### Tasks
1. In the comment on the top right vector, what probability does the commenter give that algebraic value editing works in LMs?
2. State whether each statement agrees with the comment on the top right vector, answering yes or no and quoting the deciding words: (a) The commenter expected this result. (b) The alternative interpretation holds that the top right vector changes the network's perception of the world rather than its values. (c) If the effort stops after the first try, the commenter's estimate becomes 70%.
3. Carry on the comment about the top right vector from the point where it stops.

### Reading text
===============

17 comments, sorted by Click to highlight new comments since: Today at 11:32 AM

This is really cool, thanks for posting it. I also would not have expected this result. In particular, the fact that the top right vector generalizes across mazes is surprising. (Even generalizing across mouse position but not maze configuration is a little surprising, but not as much.)

Since it helps to have multiple interpretations of the same data, here's an alternative one: The top right vector is modifying the neural network's perception of the world, not its values. Let's say the agent's training process has resulted in it valuing going up and to the right, and it also values reaching the cheese. Maybe it's utility looks like `x+y+10*[found cheese]`

(this is probably very over-simplified). In that case, the highest reachable `x+y`

coordinate is important for deciding whether it should go to the top right, or if it should go directly to the cheese. Now if we consider how the top right vector was generated, the most obvious interpretation is that it should make the agent think there's a path all the way to the top right corner, since that's the difference between the two scenarios that were subtracted to produce it. So the agent concludes that the `x+y`

part of its utility function is dominant, and proceeds to try and reach the top right corner.

Predictions:

- Algebraic value editing works (for at least one "X vector") in LMs: 85 %
- Most of the "no" probability comes from the attention mechanism breaking this in some hard-to-fix way. Some uncertainty comes from not knowing how much effort you'd put in to get around this. If you're going to stop after the first try, then put me down for 70% instead. I'm assuming here that an X-vector should generalize across inputs, in the same way that the top right vector generalizes across mazes and mouse-positions.

===============

### Data extract
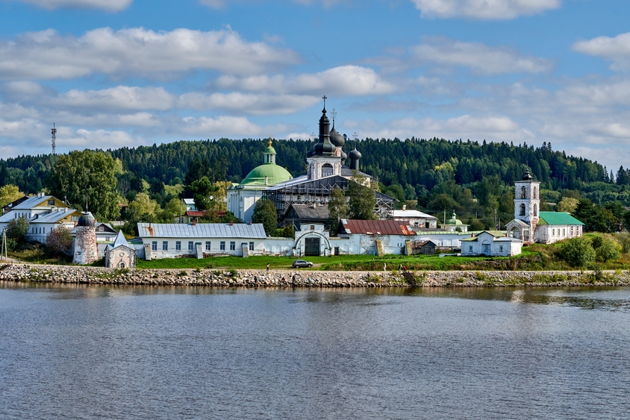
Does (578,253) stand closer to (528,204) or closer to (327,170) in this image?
(528,204)

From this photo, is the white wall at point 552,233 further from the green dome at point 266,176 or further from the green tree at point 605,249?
the green dome at point 266,176

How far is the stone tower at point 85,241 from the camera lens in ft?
191

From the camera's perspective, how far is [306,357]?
31.1 metres

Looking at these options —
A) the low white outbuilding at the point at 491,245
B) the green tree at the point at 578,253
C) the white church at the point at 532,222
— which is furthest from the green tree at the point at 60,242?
the green tree at the point at 578,253

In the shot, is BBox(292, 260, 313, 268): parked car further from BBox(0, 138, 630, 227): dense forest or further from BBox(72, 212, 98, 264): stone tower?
BBox(0, 138, 630, 227): dense forest

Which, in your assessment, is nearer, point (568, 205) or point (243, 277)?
point (243, 277)

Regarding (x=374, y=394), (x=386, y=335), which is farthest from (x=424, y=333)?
(x=374, y=394)

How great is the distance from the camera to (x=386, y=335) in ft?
118

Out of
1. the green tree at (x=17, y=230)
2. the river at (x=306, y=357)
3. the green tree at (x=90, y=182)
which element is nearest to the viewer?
the river at (x=306, y=357)

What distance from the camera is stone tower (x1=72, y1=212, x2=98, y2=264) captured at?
58.2 metres

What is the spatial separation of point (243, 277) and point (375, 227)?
15305mm

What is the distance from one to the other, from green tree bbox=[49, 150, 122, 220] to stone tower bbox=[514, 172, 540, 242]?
32.2 m

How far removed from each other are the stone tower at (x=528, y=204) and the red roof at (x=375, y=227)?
33.3 feet

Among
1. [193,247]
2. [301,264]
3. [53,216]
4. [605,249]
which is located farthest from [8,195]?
[605,249]
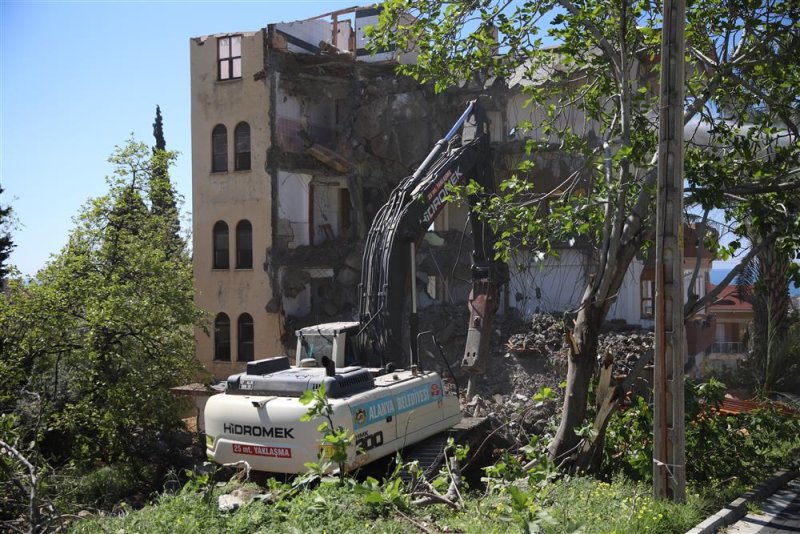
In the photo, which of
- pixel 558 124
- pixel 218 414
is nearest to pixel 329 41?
pixel 558 124

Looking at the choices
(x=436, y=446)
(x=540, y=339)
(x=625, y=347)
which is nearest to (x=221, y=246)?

===============

### Answer list
1. 85 %

2.
(a) No: "I also would not have expected this result."
(b) Yes: "The top right vector is modifying the neural network's perception of the world, not its values."
(c) Yes: "If you're going to stop after the first try, then put me down for 70% instead."

3.
- Algebraic value editing works better for larger models, all else equal: 55%
- Seems like the kind of thing that might be true, but I'm really not sure.

- If value edits work well, they are also composable 70%
- Yeah, seems pretty likely

- If value edits work at all, they are hard to make without substantially degrading capabilities: 50%
- I'm too uncertain about your qualitative judgement of what "substantial" and "capabilities" mean to give a meaningful probability here. Performance in terms of logprob almost certainly gets worse, not sure how much, and it might depend on the X-vector. Specific benchmarks and thresholds would help with making a concrete prediction here.

- We will claim we found an X-vector which qualitatively modifies completions in a range of situations, for X =
- "truth-telling" 50%
- This one seems different from and harder than the others. I can imagine a vector that decreases the network's truth-telling, but it seems a little less likely that we could make the network more likely to tell the truth with a single vector. We could find vectors that make it less likely to write fiction, or describe conspiracy theories, and we could add them to get a vector that would do both, but I don't think this would translate to increased truth telling in other situations where it would normally not tell the truth for other reasons. This assumes that your test-cases for the truth vector go beyond the test cases you used to generate it, however.

- "love" 80%
- "accepting death" 80%
- "speaking French" 85%

- "truth-telling" 50%

Writing down predictions. The main caveat is that these predictions are predictions about how the author will resolve these questions, not my beliefs about how these techniques will work in the future. I am pretty confident at this stage that value editing can work very well in LLMs when we figure it out, but not so much that the first try will have panned out.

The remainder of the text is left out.